(Available data)

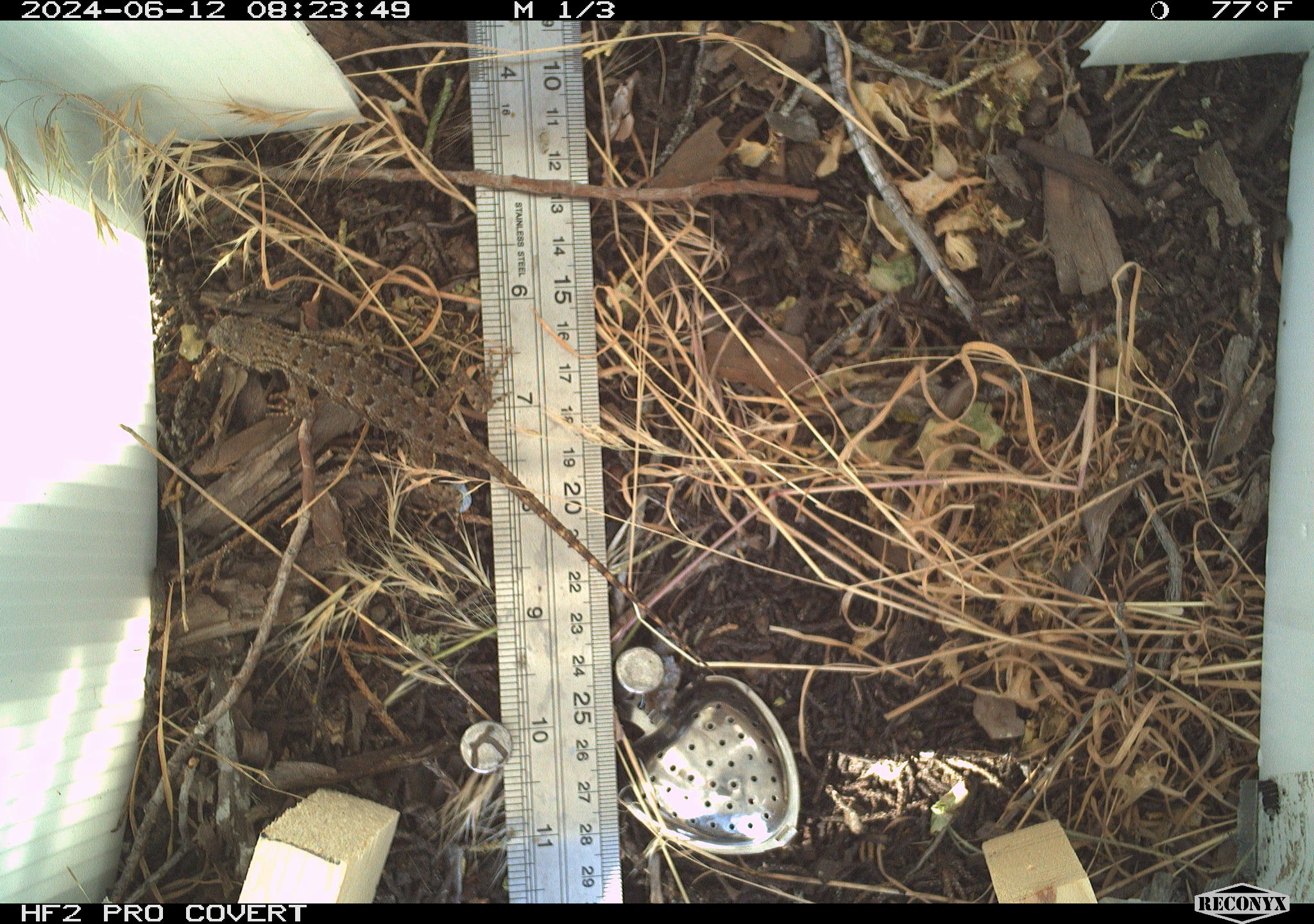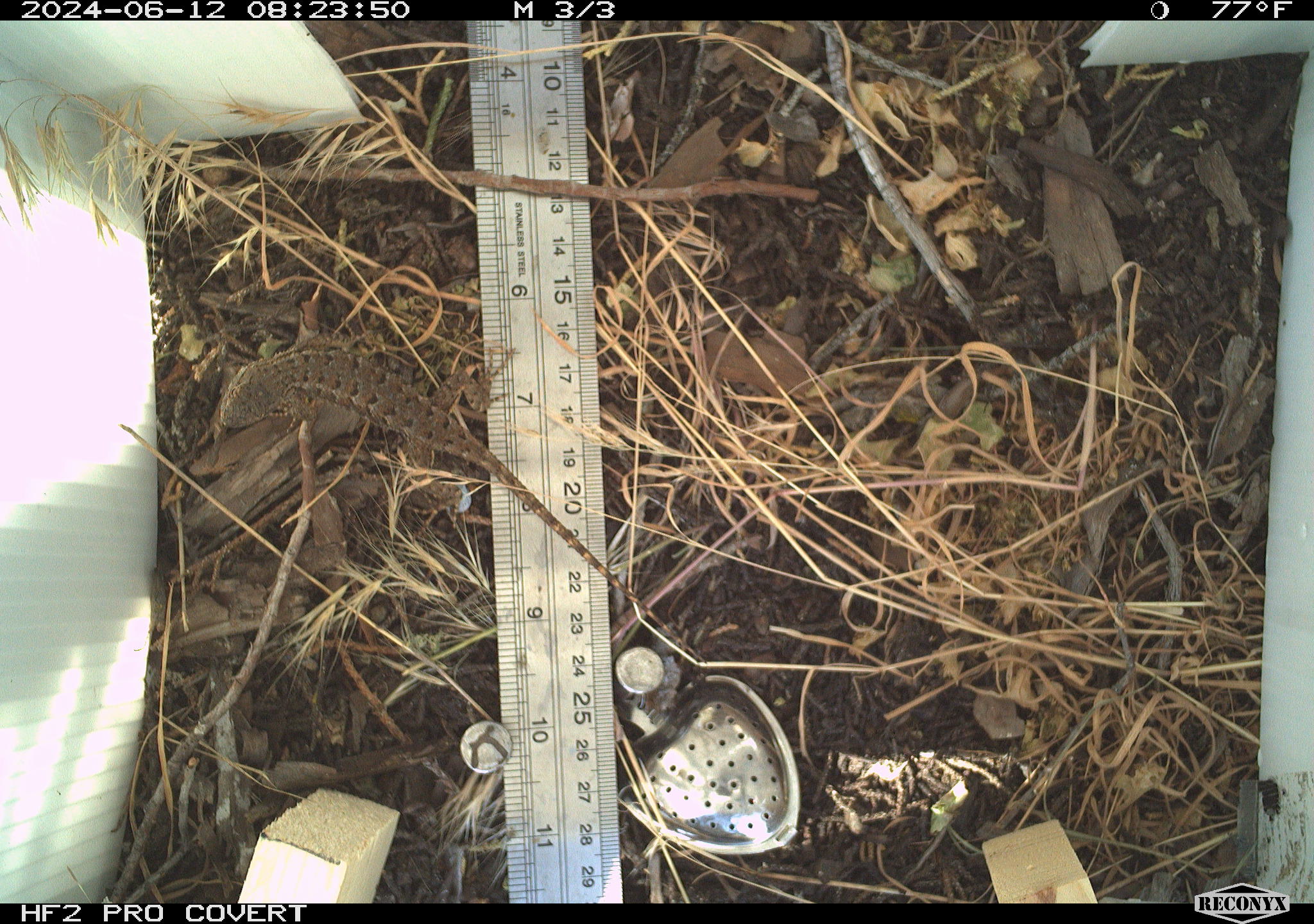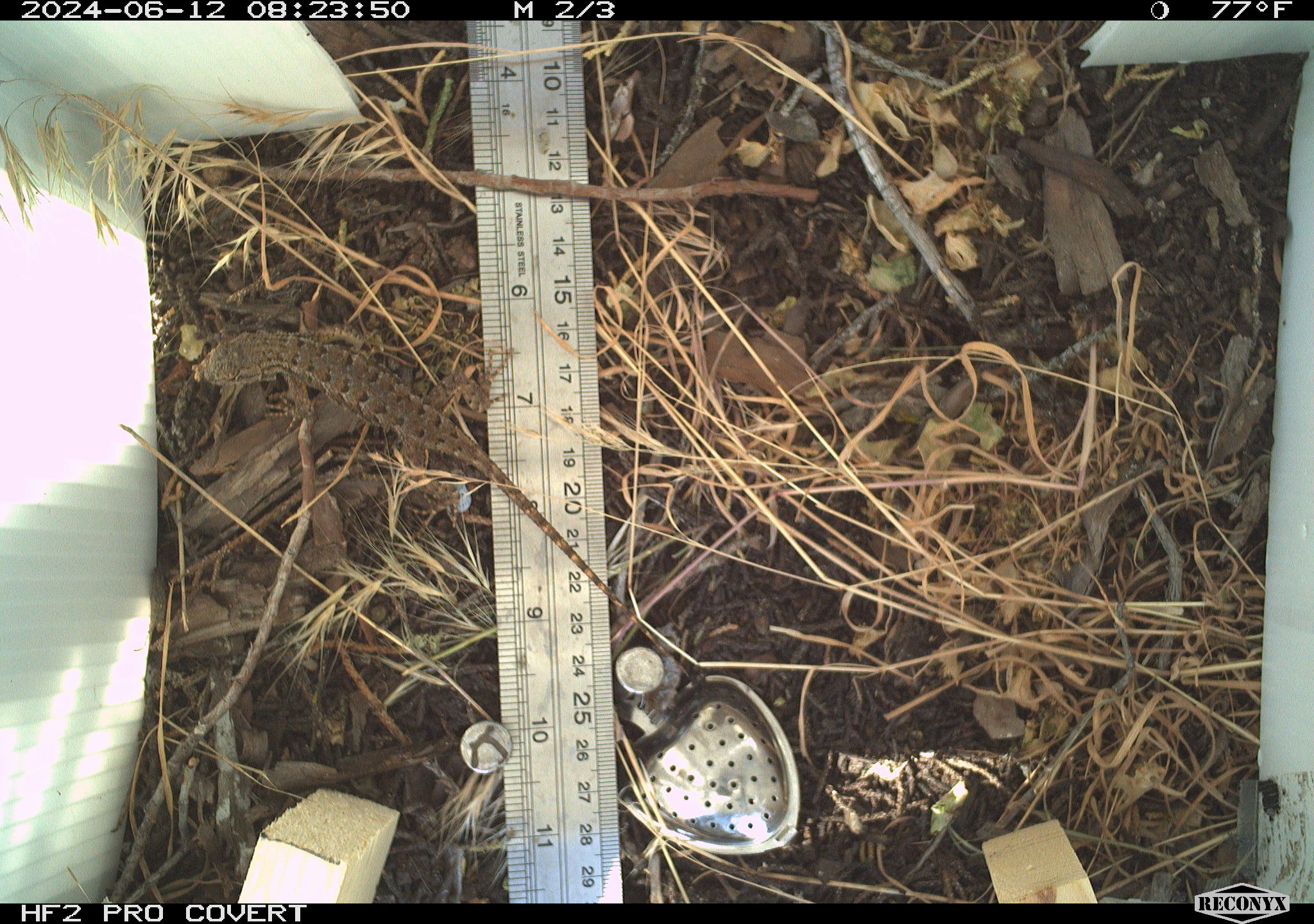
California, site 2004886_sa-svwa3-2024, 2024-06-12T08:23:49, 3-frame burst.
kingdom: Animalia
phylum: Chordata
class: Reptilia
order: Squamata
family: Phrynosomatidae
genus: Sceloporus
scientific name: Sceloporus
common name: spiny lizards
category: sceloporus species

(End Available data)

The line containing "family: Phrynosomatidae" marks where to begin; the last line of the records marks where to stop. Copy both and all between, exactly.

* _Problem solution_:
family: Phrynosomatidae
genus: Sceloporus
scientific name: Sceloporus
common name: spiny lizards
category: sceloporus species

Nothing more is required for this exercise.